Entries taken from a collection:
═══

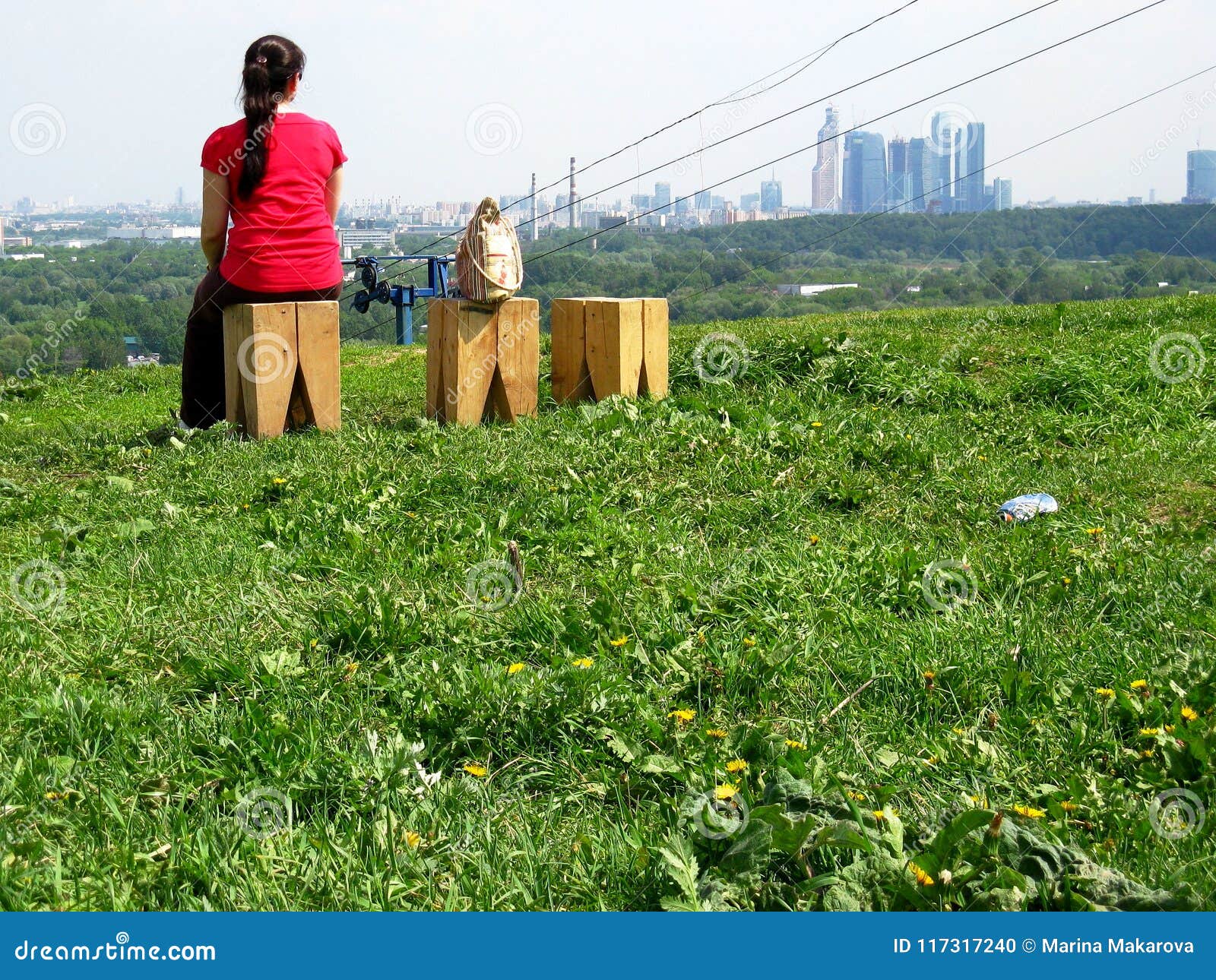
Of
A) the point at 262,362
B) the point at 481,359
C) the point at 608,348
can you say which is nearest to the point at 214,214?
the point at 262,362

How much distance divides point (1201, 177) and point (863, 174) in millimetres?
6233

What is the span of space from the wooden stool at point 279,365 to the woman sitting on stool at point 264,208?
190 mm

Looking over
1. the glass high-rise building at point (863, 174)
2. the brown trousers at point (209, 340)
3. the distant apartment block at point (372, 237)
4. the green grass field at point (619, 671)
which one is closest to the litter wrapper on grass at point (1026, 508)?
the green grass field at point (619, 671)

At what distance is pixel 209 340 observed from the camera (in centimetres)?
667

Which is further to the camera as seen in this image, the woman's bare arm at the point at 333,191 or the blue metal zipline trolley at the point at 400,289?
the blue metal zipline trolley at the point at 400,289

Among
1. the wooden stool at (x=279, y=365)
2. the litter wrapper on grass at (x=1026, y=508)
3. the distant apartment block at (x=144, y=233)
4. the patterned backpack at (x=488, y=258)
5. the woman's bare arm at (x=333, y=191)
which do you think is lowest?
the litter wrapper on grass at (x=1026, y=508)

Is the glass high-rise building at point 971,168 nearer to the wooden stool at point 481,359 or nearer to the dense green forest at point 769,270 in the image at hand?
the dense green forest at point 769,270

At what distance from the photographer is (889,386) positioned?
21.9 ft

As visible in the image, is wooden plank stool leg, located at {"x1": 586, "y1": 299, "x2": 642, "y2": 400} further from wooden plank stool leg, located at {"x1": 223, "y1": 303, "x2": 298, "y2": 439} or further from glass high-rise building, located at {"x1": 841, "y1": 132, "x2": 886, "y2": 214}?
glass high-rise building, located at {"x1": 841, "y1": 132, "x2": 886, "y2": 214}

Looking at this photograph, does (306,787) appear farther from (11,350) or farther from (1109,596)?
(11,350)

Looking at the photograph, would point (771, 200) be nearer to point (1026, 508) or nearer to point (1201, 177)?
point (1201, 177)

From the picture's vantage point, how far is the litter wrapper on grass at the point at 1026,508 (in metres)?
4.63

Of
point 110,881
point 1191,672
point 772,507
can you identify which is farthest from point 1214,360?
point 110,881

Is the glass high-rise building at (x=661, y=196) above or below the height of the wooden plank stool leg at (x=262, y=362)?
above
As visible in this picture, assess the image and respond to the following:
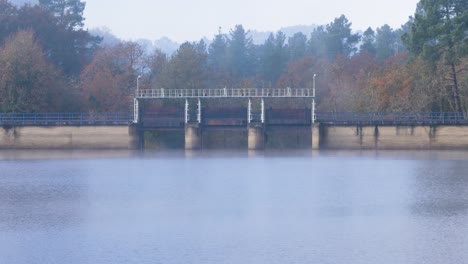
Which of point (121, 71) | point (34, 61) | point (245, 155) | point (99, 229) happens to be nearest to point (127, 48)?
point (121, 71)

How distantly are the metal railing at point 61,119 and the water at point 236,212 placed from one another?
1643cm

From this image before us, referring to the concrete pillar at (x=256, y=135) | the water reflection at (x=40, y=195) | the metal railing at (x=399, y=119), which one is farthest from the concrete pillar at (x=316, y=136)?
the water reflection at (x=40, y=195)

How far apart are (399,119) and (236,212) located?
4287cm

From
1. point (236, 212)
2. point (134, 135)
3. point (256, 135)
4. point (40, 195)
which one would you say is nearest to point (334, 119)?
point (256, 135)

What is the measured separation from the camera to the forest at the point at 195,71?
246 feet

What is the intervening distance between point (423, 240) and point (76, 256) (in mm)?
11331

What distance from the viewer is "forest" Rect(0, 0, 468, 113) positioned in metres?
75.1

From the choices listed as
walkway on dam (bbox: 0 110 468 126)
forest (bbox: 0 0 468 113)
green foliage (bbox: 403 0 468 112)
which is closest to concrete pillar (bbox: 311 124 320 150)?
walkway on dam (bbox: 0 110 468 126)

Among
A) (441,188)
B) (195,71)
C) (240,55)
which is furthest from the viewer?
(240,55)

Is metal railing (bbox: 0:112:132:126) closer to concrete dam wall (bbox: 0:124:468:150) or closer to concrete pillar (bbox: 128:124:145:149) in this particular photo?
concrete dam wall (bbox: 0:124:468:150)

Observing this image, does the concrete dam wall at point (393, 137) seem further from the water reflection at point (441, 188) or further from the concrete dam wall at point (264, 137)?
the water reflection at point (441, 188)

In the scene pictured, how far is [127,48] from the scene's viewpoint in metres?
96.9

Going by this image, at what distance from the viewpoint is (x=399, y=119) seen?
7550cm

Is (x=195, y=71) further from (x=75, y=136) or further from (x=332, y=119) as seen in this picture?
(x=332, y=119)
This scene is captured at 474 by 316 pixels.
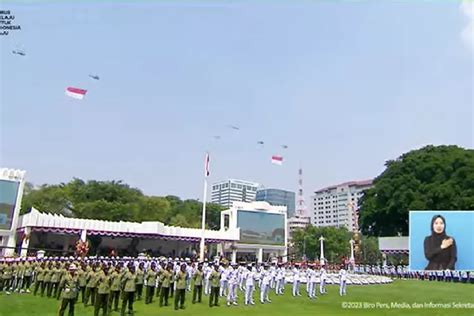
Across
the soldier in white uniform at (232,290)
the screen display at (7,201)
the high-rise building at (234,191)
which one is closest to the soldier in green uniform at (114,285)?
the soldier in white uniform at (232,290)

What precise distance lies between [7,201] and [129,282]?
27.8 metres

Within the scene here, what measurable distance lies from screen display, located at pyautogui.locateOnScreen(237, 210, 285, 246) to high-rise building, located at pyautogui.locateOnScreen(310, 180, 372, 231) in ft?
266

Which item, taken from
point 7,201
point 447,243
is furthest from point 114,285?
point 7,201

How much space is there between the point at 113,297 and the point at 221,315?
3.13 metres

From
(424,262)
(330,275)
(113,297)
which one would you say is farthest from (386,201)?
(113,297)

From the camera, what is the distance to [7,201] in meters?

═══

* _Written exercise_
Rewrite the entries from the line containing "Is (x=195, y=71)" through the line containing "27.8 metres" as a two-column CSV with the headers entry_text and answer. Give one row per entry, put each value in a single quoted field with line breaks turned into spaces, and leave out the pictures.

* _Output of the task_
entry_text,answer
"Is (x=195, y=71) further from (x=75, y=136) or further from (x=332, y=119) as seen in this picture?","(x=332, y=119)"
"This scene is captured at 474 by 316 pixels. Across the soldier in white uniform at (232,290) the screen display at (7,201) the high-rise building at (234,191) which one is closest to the soldier in green uniform at (114,285)?","the soldier in white uniform at (232,290)"
"What precise distance lies between [7,201] and [129,282]?","27.8 metres"